**Problem to solve:** Begin at the line below that has "You for Being". Stop after the line that has "Maas, Gerd;Matyas, Kurt;Stütz, Wolfgang: Analyse", repeating each line exactly and leaving out the pictures.

**The data:**
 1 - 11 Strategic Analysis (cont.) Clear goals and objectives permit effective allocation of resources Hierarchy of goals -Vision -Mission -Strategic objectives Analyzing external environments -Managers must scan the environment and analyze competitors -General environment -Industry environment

* * *

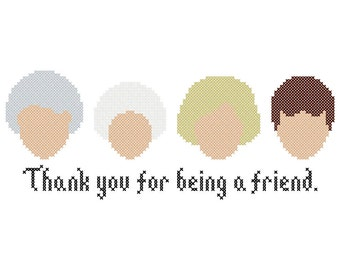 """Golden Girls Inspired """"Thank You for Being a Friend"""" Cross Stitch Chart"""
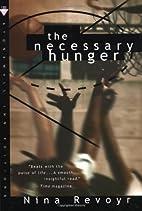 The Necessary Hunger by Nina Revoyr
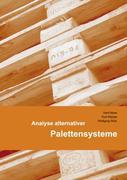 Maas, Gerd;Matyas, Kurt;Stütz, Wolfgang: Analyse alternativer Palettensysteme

---

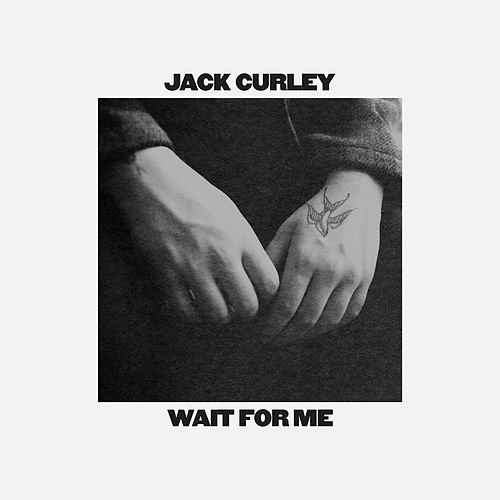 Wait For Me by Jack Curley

**Task solution:**
 """Golden Girls Inspired """"Thank You for Being a Friend"""" Cross Stitch Chart"""
 The Necessary Hunger by Nina Revoyr
 Maas, Gerd;Matyas, Kurt;Stütz, Wolfgang: Analyse alternativer Palettensysteme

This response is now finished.